▸ Your task
Extract everything from "Comments (15)" down to "go if required." in the comment thread on legacy bibxml path patterns below, copying it word for word.

## Begin Excerpt

Comments (15)
We will not implement other types of legacy patterns because there are not generic. If we need to maintain compatibility we will have to store those patterns in the database. Perhaps an analysis of existing bib usage in RFCs/IDs is necessary.
Just in case, configuration should support more flexible generalised legacy path patterns soon.
- If all varying parts of a legacy ref (which is in
reference.{legacy_ref}.xml
) map to Relaton data properties, it should work. - If not, then yes, a static map (either indeed database-based, or maybe better in configuration generated at build time) would be the way to go if required.
from bibxml-service.
- Currently working pattern example:
/public/rfc/bibxml6/reference.IEC_62531.2012_REDLINE.xml
- I cannot factually reproduce legacy patterns from ticket description, because those standards don’t seem to exist in our
bibxml-data-ieee
- However, based on working pattern and other
bibxml-data-ieee
that we have, pattern 1 from ticket description (/public/rfc/bibxml6/reference.IEEE.802.3.1_2011.xml
) would have been implemented as/public/rfc/bibxml6/reference.IEEE_802-3.1.2011.xml
This is because files in bibxml-data-ieee
are named in this way, and therefore such are our canonical references.
As with other legacy paths, currently we can either:
- rename source
bibxml-data-ieee
files to match expected legacy pattern, or - specify simple substitutional reformatting in legacy path pattern (replacing punctuation with dots, etc.)
from bibxml-service.
- The filename pattern of
bibxml-data-ieee
files are not important. - relaton-data-ieee (and therefore bibxml-data-ieee) have a lot more content than the original
bibxml6
directory. The originalbibxml6
directory was manually crafted.
The only way to know if every single file from bibxml6 exists in bibxml-data-ieee, is through a search for every item.
Increasingly so I think this is the way to go. We should have a static "map" between the old dataset and the new dataset because the identifiers are too unpredictable...
from bibxml-service.
- The filename pattern of
bibxml-data-ieee
files are not important.- relaton-data-ieee (and therefore bibxml-data-ieee) have a lot more content than the original
bibxml6
directory. The originalbibxml6
directory was manually crafted.The only way to know if every single file from bibxml6 exists in bibxml-data-ieee, is through a search for every item.
Increasingly so I think this is the way to go. We should have a static "map" between the old dataset and the new dataset because the identifiers are too unpredictable...
@ronaldtse Possible miscommunication alert…
My previous comment was written under the assumption that legacy paths need to correspond to actual preexisting legacy data.

## End Excerpt
## Begin Supplied data

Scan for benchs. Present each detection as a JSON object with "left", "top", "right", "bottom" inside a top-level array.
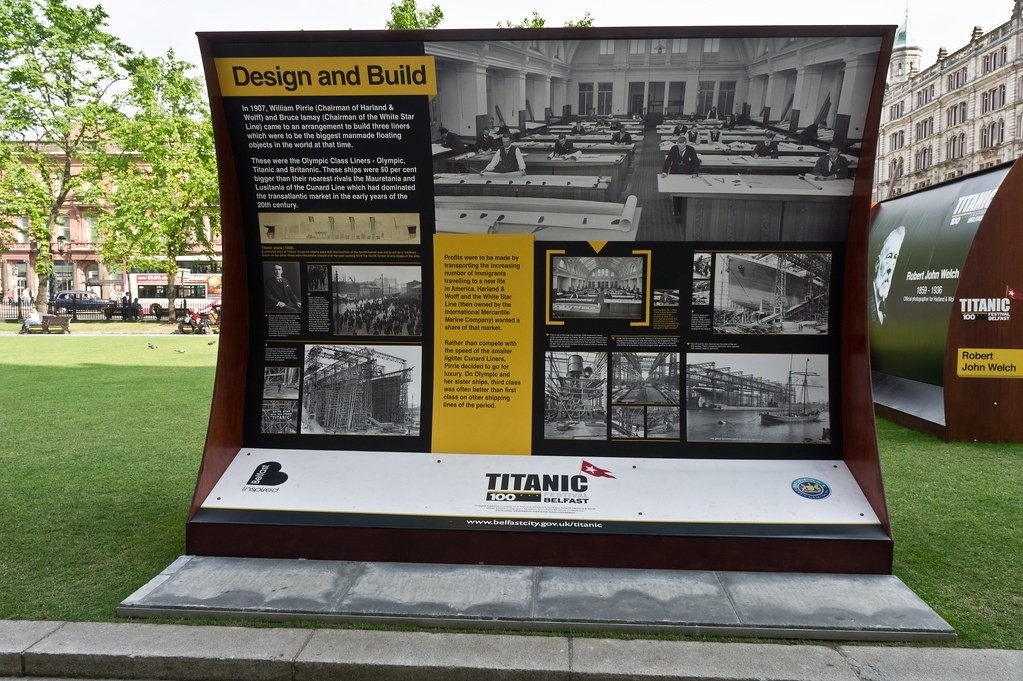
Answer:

## End Supplied data

▸ Written reply
Comments (15)
We will not implement other types of legacy patterns because there are not generic. If we need to maintain compatibility we will have to store those patterns in the database. Perhaps an analysis of existing bib usage in RFCs/IDs is necessary.
Just in case, configuration should support more flexible generalised legacy path patterns soon.
- If all varying parts of a legacy ref (which is in
reference.{legacy_ref}.xml
) map to Relaton data properties, it should work. - If not, then yes, a static map (either indeed database-based, or maybe better in configuration generated at build time) would be the way to go if required.